Published on Jul 01, 2021

Start your child’s savings habit early

As a parent, you care about the success of your child. And establishing positive money habits early in life can drastically shape their financial well-being.

Here are some tips to help teach your child about money and start them on the path to financial success.

    1. Talk with your child about money One of the easiest ways to help your child is to get them comfortable talking about money.Include them in discussions about how you spend the family’s income. Give them an opportunity to ask questions and help prioritize the use of any discretionary income. Exposing your child to complex financial situations will help them to make better decisions later in life.
    2. Use their allowance as a teaching tool The best way to understand the value of a dollar is to earn it.

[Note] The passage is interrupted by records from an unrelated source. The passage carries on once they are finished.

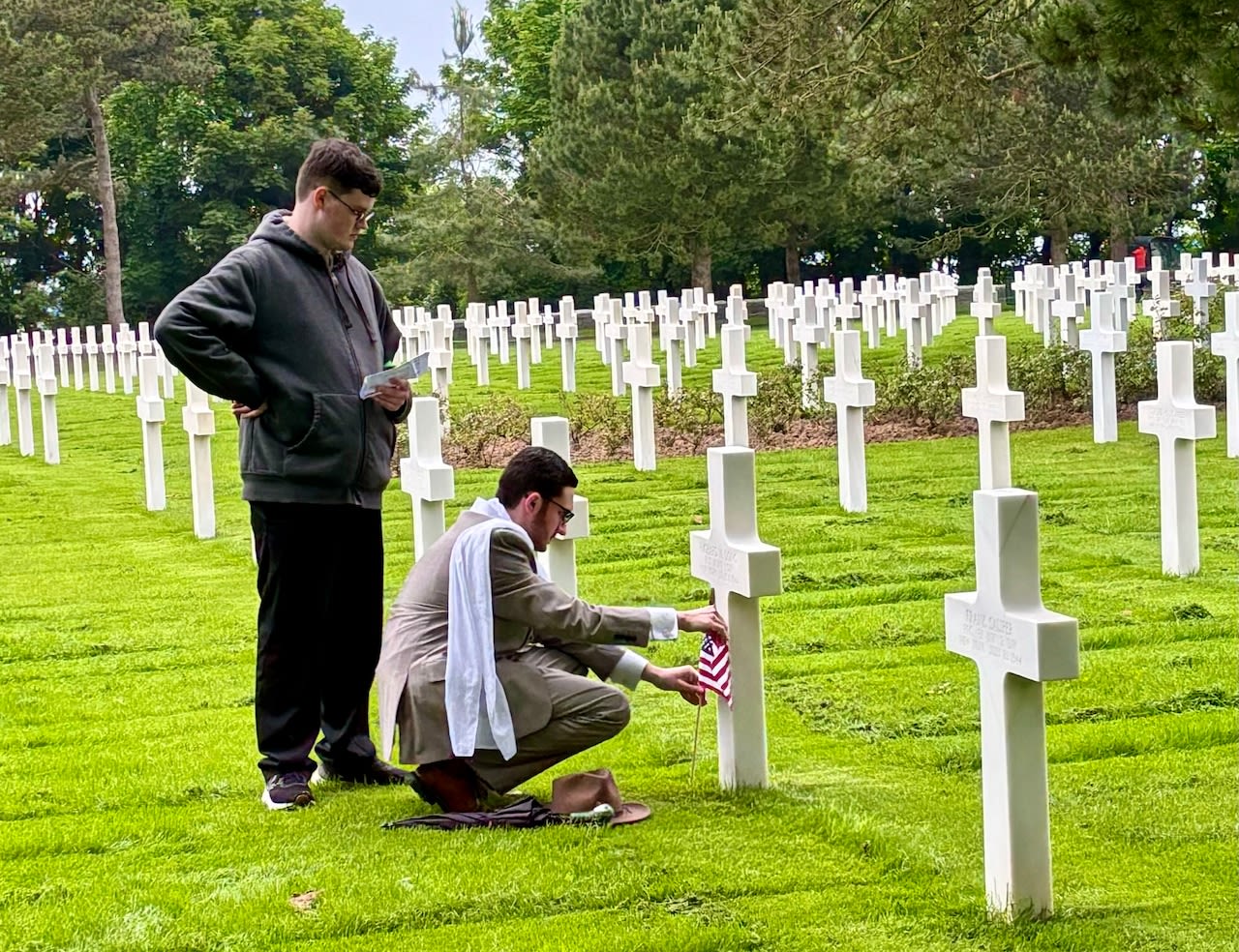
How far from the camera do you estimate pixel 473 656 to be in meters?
5.16

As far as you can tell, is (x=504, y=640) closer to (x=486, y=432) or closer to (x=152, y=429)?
(x=152, y=429)

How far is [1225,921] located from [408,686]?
2248 mm

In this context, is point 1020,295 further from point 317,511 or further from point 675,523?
point 317,511

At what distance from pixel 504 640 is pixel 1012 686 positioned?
66.2 inches

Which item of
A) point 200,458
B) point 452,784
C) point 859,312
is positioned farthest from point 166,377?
point 452,784

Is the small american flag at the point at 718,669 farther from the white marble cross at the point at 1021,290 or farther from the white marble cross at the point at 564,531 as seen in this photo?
the white marble cross at the point at 1021,290

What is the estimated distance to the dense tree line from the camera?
14.4m

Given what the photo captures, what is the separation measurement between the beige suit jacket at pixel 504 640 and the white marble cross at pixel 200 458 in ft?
21.1

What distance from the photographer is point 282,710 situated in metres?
5.71

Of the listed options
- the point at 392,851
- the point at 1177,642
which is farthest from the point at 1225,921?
the point at 1177,642

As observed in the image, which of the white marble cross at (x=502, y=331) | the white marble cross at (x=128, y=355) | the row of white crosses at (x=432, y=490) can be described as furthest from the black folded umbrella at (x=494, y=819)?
the white marble cross at (x=502, y=331)

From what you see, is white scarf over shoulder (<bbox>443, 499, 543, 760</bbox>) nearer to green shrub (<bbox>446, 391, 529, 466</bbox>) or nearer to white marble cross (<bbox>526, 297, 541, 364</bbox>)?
green shrub (<bbox>446, 391, 529, 466</bbox>)

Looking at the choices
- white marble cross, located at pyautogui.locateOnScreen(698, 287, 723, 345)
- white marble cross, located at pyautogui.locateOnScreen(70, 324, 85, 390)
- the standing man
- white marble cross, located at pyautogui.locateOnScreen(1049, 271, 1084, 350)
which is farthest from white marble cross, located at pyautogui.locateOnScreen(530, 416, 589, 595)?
white marble cross, located at pyautogui.locateOnScreen(70, 324, 85, 390)

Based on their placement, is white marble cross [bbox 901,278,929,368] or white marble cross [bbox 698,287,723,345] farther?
white marble cross [bbox 698,287,723,345]
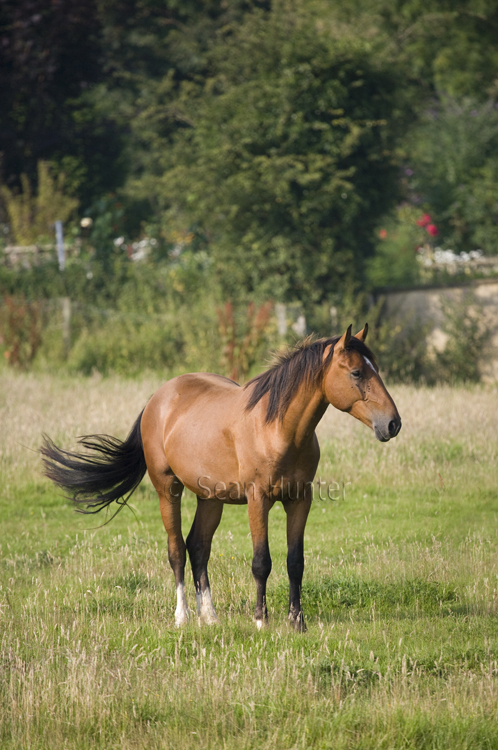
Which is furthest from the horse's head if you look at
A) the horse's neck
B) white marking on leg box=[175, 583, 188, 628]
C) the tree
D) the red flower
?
the red flower

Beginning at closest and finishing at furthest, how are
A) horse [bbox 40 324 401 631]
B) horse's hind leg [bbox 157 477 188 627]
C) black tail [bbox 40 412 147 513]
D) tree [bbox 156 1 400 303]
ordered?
1. horse [bbox 40 324 401 631]
2. horse's hind leg [bbox 157 477 188 627]
3. black tail [bbox 40 412 147 513]
4. tree [bbox 156 1 400 303]

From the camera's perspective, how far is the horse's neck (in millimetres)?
4645

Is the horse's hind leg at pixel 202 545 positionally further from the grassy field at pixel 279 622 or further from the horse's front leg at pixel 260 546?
the horse's front leg at pixel 260 546

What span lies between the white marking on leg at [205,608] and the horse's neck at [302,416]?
130cm

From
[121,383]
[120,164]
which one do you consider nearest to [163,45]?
[120,164]

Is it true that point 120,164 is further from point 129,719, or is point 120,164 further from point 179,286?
point 129,719

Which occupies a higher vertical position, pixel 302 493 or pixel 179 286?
pixel 302 493

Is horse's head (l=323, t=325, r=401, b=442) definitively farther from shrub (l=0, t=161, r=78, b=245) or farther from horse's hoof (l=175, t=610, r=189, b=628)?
shrub (l=0, t=161, r=78, b=245)

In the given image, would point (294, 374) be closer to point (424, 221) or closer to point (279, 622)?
point (279, 622)

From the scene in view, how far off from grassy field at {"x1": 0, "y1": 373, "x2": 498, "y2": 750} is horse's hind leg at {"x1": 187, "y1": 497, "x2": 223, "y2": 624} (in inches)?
8.7

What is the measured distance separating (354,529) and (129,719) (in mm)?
3980

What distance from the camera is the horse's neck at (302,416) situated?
464 centimetres

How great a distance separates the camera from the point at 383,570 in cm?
583

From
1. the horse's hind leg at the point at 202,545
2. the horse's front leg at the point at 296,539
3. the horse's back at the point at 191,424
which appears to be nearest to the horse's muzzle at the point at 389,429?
the horse's front leg at the point at 296,539
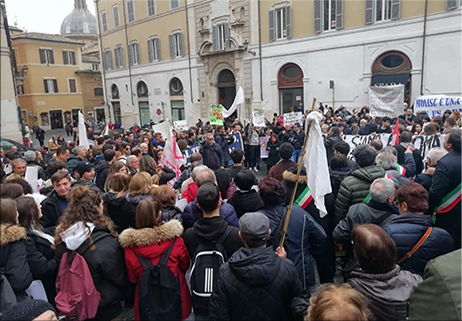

Give your child the opportunity to earn money through chores or other age appropriate jobs. Help them establish savings goals and budgets for how they will spend their income. Exposure to real-life financial situations will provide a basis for future financial success.
    3. Teach them the importance of saving Now that your child is making a regular allowance, you need to help reinforce the importance of saving. Work with them to identify a desired item and outline a plan to save for its purchase. An ideal goal would be something that they can accomplish within a few months so that they learn the lesson without becoming discouraged. Resist the urge to match dollars and let the success be a result of their own work. There’s nothing more rewarding than establishing a goal and working hard to achieve it.
    4. Establish a custodial savings account As your child starts to accumulate savings, you will want to move them beyond their piggy bank. Visit your local Valley National Bank and ask to open a Kids First Savings Club account. While you are opening the account, have the banker explain interest and any other benefits that come with account ownership. Depositing a small amount on a regular basis will help establish a lifelong habit.
    5. Get them excited about money management Once you’ve established some basic financial habits, you should think about how to keep them top of mind. Review monthly statements together, talk about your child’s financial goals, and celebrate their future savings milestones. Making money management fun will pay dividends for the rest of their life.